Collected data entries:
******************************
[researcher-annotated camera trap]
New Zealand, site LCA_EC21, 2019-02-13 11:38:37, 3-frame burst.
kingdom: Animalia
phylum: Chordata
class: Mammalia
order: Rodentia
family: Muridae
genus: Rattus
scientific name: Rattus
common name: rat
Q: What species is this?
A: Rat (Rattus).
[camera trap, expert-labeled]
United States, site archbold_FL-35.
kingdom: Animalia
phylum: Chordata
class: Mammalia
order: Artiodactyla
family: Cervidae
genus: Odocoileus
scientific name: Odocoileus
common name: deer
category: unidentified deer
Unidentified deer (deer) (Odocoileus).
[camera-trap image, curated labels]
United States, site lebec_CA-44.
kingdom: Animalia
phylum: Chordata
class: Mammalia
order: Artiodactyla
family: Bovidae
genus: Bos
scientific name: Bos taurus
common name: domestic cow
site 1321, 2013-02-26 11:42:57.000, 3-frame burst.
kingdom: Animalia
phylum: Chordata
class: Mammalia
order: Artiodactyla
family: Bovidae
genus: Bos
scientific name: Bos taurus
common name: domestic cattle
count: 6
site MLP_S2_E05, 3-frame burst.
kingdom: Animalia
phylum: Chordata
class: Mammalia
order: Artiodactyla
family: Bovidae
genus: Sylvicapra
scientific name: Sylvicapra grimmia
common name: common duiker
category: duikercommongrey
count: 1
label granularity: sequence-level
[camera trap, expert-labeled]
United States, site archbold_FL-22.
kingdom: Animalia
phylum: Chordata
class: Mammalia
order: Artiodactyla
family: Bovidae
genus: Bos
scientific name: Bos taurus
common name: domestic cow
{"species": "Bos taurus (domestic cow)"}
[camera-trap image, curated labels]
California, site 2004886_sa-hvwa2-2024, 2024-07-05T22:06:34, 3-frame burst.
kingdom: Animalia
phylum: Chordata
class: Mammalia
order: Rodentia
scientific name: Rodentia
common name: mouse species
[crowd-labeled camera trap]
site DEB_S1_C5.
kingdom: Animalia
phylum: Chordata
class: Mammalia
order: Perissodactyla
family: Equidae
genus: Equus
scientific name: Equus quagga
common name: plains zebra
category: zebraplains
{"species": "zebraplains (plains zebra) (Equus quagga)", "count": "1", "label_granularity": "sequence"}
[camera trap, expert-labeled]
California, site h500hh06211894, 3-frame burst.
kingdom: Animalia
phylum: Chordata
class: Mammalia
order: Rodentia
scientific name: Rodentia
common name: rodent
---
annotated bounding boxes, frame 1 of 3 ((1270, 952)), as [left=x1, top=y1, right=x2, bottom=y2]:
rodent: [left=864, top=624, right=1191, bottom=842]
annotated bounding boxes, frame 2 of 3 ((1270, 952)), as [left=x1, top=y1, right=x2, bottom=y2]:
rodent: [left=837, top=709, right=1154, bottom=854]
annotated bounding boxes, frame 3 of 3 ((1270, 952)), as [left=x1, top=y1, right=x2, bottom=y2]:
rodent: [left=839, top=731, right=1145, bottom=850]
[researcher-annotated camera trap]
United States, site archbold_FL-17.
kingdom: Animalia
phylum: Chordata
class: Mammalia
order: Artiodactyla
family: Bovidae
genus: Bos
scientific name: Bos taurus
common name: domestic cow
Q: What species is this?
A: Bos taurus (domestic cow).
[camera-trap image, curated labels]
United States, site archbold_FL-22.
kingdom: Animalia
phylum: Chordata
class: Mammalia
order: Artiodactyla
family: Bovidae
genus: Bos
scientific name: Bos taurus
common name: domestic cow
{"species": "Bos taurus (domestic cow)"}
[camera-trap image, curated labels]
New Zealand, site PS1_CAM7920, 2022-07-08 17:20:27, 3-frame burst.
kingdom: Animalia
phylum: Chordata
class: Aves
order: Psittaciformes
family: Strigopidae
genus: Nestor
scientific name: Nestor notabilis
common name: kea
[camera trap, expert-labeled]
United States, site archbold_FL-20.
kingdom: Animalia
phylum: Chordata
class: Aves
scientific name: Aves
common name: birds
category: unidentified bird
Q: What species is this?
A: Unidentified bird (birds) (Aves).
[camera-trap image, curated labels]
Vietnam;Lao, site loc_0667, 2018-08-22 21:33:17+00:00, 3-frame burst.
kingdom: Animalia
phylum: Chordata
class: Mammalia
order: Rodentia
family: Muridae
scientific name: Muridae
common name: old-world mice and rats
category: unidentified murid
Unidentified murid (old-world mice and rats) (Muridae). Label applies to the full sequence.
******************************
**WHAT YOU WILL DO:** Return only the number of lines in the data above that include the word "burst".

**EXERCISE RESPONSE:** 7